In this study, we report that longer history of IBD and PSC as well as higher bilirubin and CA 19–9 were found to be the most important predictors of CCA in PSC patients. We showed that clinical variables and laboratory parameters predicted CCA significantly better than the commonly used risk scores. The results were generalizable over the course of PSC, showing similar performance at 2- and 5- years post PSC diagnosis. By studying a subset of patients, we found that BAs marginally improved CCA prediction beyond clinical variables and routine laboratory parameters.

CCA is one of the most common causes of morbidity and mortality in patients with PSC. Accurate biomarkers with high sensitivity and specificity for prediction of CCA in PSC are lacking. Worsening of liver biochemistry or cholestasis, and onset of symptoms such as abdominal pain and jaundice should raise the suspicion for CCA. However, many patients with PSC complicated by CCA are asymptomatic. Recently updated guidelines from the American Association for the Study of Liver Diseases recommend routine screening for CCA in patients with PSC by cross sectional imaging with or without CA 19–9 [33]. However, the imaging modality and the optimal cutoff CA 19–9 to be used for screening are stil a subject of debate [33]. Thus, identification of markers and strategies to build predictive models of CCA represents a significant area of unmet clinical need in PSC.

Our analysis showed that longer IBD duration was the most significant risk factor for CCA at baseline, which is in keeping with a previous report [7]. It is beyond the scope of this paper to further examine the link between IBD and CCA carcinogenesis, but we hypothesize that the prolonged bowel wall injury results in interruption of the intestinal barrier, which in turn leads to increased exposure of the biliary tree to tumor-promoting substances such as bacterial products/toxins and toxic BAs [34]. PSC duration at baseline was also a significant risk for CCA, which is not surprising, and highlights the ongoing risk of CCA in these patients.

CA 19–9 is a well-known serum tumor marker that has been found to be overexpressed by epithelial tumors of the gastrointestinal tract, such as pancreatic and biliary cancers [35]. In many medical centers, CA 19–9 is used as a screening marker for CCA in patients with PSC. The reported sensitivity and specificity of CA 19–9 for detecting CCA have varied, ranging between 50%–90% and 54%–98%, respectively [36]. While CA 19–9 has been reported to be a useful marker for predicting CCA in patients with PSC [37,38,39,40,41,42], there are some limitations, including its elevation in some non-CCA conditions such as smoking as well as in patients with benign biliary obstruction and ascending cholangitis [43]. Our univariate analysis showed that a tenfold increase in CA 19–9 level was associated with a 1.8-fold increase in the hazard of developing CCA, lending strength to the proposed value of CA 19–9 in predicting CCA in patients with PSC. Previous studies have reported conflicting findings regarding the utility of bilirubin in prediction of CCA in PSC patients. Burak et al. reported a univariate CoxPH model in which serum bilirubin was not found to be a significant risk factor for CCA development in PSC [8]. However, we found bilirubin to be statistically significant in both univariate and multivariate models, which is in keeping with multiple previous reports [41, 44, 45]. The relationship between bilirubin and CCA development is not clear, but we speculate that the serum bilirubin concentration rises in response to formation of biliary strictures which could lead to future development of CCA.

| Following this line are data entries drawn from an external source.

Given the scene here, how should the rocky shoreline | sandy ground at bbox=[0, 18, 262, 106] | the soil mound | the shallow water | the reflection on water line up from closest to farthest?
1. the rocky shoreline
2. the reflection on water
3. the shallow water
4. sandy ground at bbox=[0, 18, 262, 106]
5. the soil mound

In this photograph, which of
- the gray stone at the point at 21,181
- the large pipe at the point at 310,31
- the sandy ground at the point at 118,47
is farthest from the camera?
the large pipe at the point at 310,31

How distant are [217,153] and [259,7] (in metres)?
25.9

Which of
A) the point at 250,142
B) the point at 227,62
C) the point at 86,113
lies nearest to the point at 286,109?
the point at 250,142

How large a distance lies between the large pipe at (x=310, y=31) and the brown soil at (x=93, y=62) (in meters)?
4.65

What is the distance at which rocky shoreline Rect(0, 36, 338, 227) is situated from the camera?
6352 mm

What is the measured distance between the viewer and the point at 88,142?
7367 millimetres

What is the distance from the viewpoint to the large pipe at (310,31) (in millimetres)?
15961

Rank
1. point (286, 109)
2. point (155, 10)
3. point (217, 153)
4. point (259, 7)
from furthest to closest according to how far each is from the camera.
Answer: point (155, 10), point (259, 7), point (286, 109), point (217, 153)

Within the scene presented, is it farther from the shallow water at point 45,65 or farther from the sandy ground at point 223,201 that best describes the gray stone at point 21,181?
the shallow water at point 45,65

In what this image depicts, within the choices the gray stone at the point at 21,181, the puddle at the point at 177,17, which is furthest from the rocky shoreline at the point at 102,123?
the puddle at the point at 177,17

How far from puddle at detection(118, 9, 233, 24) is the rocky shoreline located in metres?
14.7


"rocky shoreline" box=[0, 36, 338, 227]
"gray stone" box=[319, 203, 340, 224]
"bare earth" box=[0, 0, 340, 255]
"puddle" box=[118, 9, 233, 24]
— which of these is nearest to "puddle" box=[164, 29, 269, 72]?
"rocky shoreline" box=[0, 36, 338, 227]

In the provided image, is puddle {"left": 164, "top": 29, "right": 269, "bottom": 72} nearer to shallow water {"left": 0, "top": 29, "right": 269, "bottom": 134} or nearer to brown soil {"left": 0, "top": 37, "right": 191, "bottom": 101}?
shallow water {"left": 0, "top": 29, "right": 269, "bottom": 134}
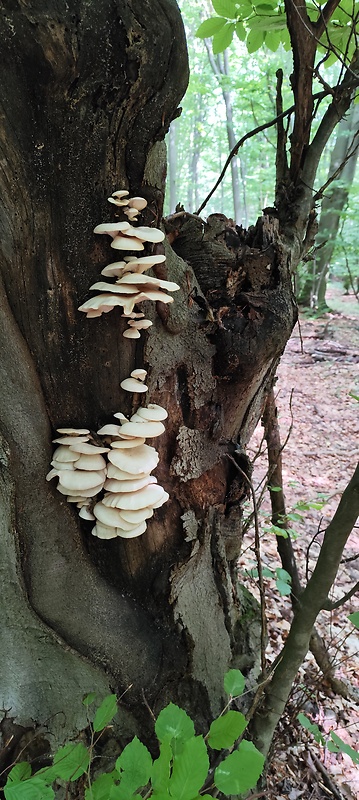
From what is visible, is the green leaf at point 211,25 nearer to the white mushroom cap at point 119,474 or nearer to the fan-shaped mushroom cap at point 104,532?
the white mushroom cap at point 119,474

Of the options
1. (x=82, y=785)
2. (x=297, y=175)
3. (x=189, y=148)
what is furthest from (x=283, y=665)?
(x=189, y=148)

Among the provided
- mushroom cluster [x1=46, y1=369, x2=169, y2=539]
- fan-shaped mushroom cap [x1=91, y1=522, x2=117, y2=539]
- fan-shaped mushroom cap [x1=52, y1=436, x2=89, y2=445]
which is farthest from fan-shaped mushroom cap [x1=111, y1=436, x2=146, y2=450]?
fan-shaped mushroom cap [x1=91, y1=522, x2=117, y2=539]

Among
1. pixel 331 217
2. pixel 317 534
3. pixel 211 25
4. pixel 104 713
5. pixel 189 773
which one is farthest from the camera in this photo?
pixel 331 217

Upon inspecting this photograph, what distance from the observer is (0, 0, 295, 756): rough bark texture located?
128 centimetres

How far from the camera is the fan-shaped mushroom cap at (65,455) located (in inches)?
61.4

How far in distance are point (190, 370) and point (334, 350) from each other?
9784mm

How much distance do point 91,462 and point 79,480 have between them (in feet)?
0.25

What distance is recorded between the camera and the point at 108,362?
159 centimetres

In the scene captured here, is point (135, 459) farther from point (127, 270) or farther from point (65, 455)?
point (127, 270)

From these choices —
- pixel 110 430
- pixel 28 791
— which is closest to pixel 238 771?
pixel 28 791

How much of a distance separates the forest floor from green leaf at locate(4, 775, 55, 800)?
2.38ft

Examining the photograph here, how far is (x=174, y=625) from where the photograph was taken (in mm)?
1898

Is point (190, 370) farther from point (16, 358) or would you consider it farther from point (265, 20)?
point (265, 20)

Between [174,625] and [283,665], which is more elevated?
[174,625]
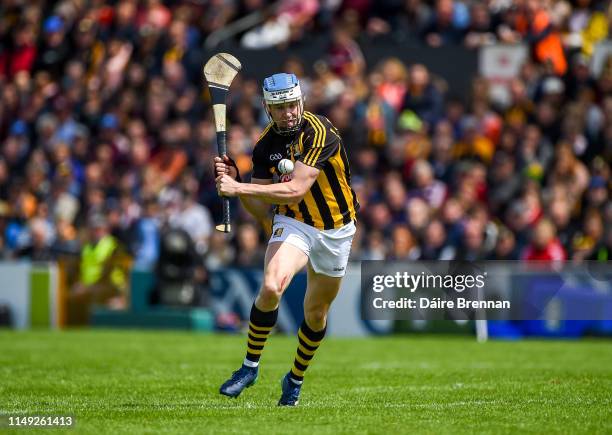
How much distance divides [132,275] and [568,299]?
20.2ft

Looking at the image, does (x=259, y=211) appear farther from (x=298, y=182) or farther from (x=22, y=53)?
(x=22, y=53)

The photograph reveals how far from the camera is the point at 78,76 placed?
71.1 ft

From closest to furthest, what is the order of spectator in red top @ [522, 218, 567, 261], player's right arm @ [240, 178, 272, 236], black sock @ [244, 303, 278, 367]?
black sock @ [244, 303, 278, 367]
player's right arm @ [240, 178, 272, 236]
spectator in red top @ [522, 218, 567, 261]

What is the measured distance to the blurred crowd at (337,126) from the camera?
15844mm

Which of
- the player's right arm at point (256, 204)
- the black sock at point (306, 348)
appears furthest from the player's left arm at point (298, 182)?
the black sock at point (306, 348)

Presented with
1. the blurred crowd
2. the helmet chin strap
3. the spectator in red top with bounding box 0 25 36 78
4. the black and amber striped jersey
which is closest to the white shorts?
the black and amber striped jersey

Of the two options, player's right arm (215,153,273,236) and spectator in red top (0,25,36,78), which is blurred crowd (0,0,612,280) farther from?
player's right arm (215,153,273,236)

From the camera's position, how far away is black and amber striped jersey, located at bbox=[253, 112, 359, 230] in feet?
27.4

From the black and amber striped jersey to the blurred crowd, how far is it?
6584mm

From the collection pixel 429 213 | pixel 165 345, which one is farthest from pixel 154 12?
pixel 165 345

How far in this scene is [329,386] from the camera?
32.0 feet

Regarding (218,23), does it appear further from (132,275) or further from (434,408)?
(434,408)

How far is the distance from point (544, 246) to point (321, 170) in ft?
22.9

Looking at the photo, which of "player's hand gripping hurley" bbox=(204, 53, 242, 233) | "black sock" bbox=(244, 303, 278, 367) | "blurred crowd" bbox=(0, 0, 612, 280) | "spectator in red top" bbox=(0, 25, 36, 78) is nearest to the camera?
"black sock" bbox=(244, 303, 278, 367)
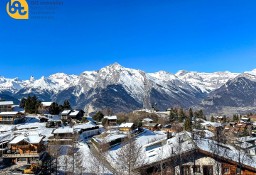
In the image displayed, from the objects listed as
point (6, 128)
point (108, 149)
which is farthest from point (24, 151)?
point (6, 128)

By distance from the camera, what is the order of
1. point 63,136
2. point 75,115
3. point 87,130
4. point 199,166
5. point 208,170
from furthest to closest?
point 75,115, point 87,130, point 63,136, point 208,170, point 199,166

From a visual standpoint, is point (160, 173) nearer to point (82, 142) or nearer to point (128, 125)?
point (82, 142)

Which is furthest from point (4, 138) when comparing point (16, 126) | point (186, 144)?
point (186, 144)

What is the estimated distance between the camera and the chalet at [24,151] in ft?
280

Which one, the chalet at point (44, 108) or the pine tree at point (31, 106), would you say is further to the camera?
the chalet at point (44, 108)

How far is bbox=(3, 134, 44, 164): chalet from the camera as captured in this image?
85250mm

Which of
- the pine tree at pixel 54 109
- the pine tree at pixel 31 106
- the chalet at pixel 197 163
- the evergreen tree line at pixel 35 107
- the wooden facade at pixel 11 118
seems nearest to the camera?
the chalet at pixel 197 163

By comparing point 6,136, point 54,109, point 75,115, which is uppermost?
point 54,109

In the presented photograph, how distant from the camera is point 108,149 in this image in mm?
99375

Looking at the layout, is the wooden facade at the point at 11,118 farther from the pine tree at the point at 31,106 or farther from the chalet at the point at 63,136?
the chalet at the point at 63,136

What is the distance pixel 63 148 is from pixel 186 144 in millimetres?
51060

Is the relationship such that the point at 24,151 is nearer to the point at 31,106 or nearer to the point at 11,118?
the point at 11,118

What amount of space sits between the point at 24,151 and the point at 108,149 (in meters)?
24.8

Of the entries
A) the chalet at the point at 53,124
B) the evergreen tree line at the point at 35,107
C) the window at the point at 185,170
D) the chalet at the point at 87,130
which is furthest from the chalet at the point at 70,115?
the window at the point at 185,170
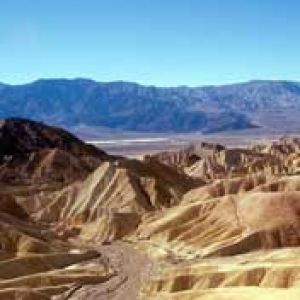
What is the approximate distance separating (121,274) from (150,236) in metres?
22.2

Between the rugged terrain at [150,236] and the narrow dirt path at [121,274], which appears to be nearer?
the rugged terrain at [150,236]

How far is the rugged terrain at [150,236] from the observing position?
270 feet

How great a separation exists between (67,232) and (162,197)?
21.9 metres

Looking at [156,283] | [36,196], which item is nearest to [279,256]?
[156,283]

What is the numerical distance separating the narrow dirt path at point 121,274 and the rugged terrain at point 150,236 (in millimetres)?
125

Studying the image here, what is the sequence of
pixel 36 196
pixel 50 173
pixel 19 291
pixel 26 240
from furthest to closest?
1. pixel 50 173
2. pixel 36 196
3. pixel 26 240
4. pixel 19 291

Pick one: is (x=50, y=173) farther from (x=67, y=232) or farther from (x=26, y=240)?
(x=26, y=240)

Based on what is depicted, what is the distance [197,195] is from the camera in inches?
5349

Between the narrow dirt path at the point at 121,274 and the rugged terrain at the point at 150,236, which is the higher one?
the rugged terrain at the point at 150,236

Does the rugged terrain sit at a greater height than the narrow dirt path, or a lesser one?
greater

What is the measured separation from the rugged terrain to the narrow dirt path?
0.12 meters

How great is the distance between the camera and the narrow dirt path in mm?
87438

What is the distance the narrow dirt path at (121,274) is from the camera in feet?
287

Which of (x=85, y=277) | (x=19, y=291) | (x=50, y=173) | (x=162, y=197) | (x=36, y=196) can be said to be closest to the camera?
(x=19, y=291)
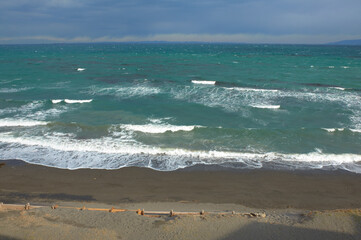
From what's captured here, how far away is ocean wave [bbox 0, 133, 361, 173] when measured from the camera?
13.3 meters

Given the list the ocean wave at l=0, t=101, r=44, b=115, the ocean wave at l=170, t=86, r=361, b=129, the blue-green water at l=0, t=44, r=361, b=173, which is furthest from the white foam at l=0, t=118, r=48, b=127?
the ocean wave at l=170, t=86, r=361, b=129

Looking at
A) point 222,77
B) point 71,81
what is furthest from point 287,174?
point 71,81

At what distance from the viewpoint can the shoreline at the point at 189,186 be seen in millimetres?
10500

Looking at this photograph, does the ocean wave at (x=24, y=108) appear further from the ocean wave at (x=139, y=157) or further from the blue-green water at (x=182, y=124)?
the ocean wave at (x=139, y=157)

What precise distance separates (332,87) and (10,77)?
43.0 m

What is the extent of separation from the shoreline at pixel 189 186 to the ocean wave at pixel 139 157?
61 cm

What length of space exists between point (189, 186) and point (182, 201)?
1.17 m

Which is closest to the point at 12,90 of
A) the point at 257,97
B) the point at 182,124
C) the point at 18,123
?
the point at 18,123

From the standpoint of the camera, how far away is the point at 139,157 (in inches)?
555

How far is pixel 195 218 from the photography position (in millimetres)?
8125

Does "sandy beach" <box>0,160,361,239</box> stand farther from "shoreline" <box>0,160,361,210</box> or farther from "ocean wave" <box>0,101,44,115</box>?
"ocean wave" <box>0,101,44,115</box>

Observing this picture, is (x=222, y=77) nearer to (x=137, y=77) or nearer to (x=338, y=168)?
(x=137, y=77)

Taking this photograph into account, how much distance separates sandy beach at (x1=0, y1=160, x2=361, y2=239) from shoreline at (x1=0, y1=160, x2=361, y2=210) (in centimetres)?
4

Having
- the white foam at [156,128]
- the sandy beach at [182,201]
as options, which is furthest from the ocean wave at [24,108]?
the sandy beach at [182,201]
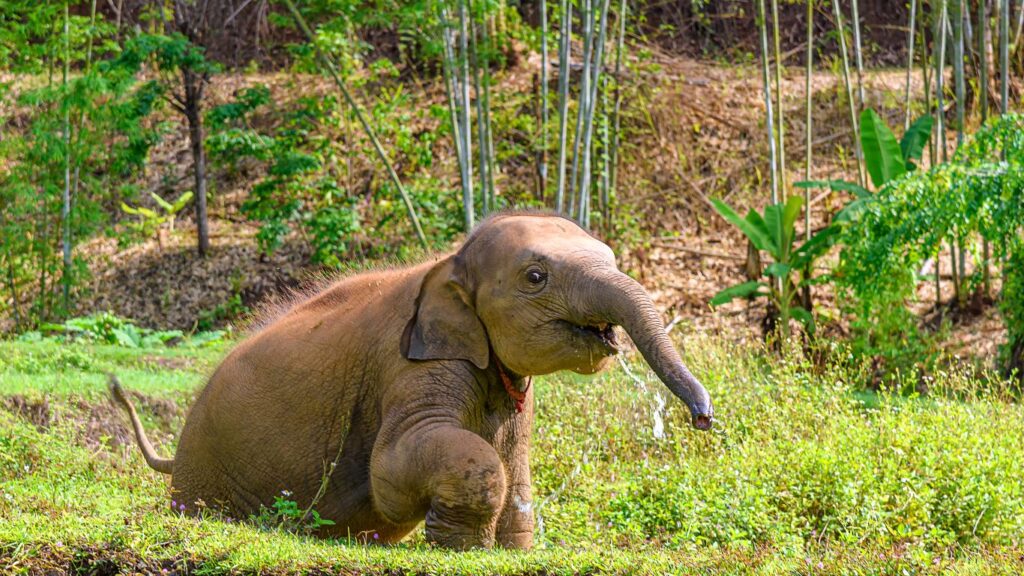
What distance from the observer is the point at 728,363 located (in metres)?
10.7

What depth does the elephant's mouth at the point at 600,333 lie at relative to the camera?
5.45 metres

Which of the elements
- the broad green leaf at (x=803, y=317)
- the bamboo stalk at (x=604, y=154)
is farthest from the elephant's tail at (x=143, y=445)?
the bamboo stalk at (x=604, y=154)

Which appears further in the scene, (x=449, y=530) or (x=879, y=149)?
(x=879, y=149)

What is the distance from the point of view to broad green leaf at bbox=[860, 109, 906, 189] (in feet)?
44.7

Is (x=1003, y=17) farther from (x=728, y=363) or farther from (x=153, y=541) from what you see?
(x=153, y=541)

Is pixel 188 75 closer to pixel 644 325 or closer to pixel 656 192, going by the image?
pixel 656 192

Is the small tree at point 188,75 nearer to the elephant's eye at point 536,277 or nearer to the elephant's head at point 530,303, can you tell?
the elephant's head at point 530,303

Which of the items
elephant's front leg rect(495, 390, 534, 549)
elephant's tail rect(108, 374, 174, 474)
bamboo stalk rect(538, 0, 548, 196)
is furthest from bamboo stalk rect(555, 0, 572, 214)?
elephant's front leg rect(495, 390, 534, 549)

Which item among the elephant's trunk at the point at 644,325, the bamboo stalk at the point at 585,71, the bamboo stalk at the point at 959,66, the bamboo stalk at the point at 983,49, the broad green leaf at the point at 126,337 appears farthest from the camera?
the broad green leaf at the point at 126,337

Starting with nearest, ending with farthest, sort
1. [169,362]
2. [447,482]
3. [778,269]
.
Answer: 1. [447,482]
2. [169,362]
3. [778,269]

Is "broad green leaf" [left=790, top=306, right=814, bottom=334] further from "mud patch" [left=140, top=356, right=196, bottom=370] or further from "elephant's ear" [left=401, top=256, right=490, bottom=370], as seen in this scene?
"elephant's ear" [left=401, top=256, right=490, bottom=370]

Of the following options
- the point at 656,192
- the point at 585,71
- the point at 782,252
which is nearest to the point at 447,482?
the point at 585,71

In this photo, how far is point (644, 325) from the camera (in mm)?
5027

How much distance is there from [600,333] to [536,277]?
353 mm
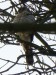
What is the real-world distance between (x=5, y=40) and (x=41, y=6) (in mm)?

Although studies have identified risk factors for CCA in patients with PSC, individualized predictive models that can estimate the probability of CCA-free survival are lacking. To the best of our knowledge, we constructed the first individualized predictive models for predicting CCA-free survival in PSC. Although higher C-index values are desired, we believe our work represents a critical addition to the existing literature since our cohort is one of the largest single-center populations with well-documented PSC. Our models predicted CCA in PSC significantly better than the commonly used risk scores, including the Mayo PSC Risk Score, the MELD score, and the PREsTo score. While the Mayo PSC Risk Score and the MELD score used death as endpoints and the PREsTo used hepatic decompensation (ascites, variceal hemorrhage, or encephalopathy) as endpoint, they do not consider risk factors for CCA, such as IBD duration or CA19-9, which were shown to be the most important predictors in our individualized models. Data from our study substantiate the notion that CCA in PSC presents a complex interaction of clinical, biochemical, genetic, and environmental factors that it might not be possible to identify only using the routinely obtained clinical and laboratory variables.

Part of the putative complex interaction might be explained by the BAs. We hence examined plasma BA data as an additional data modality for the prediction of CCA development in PSC. Our results showed that, in the BA cohort, BAs predicted CCA with a C-index of 0.66. To put this number in context, in the same BA cohort, clinical variables and laboratory parameters predicted CCA with a C-index of 0.64, slightly worse than the BAs-based prediction. Combining selected BAs, clinical variables and laboratory parameters resulted in the best predictive performance with a C-index of 0.67. It is worth noting that the relatively small number of CCA cases available for training (15 CCA cases on average) hindered the models’ abilities to accurately learn the relationships between predictors and CCA. Furthermore, we only selected three features (six features in the combined scenario) to reduce overfitting. Since our preliminary results for the BA cohort suggest that BAs improved CCA prediction beyond clinical variables and routine laboratory parameters, it would be valuable to study the predictability of BAs in a larger patient population. A larger cohort would enable the models to accurately learn the relationships and retain richer information from a wider set of features.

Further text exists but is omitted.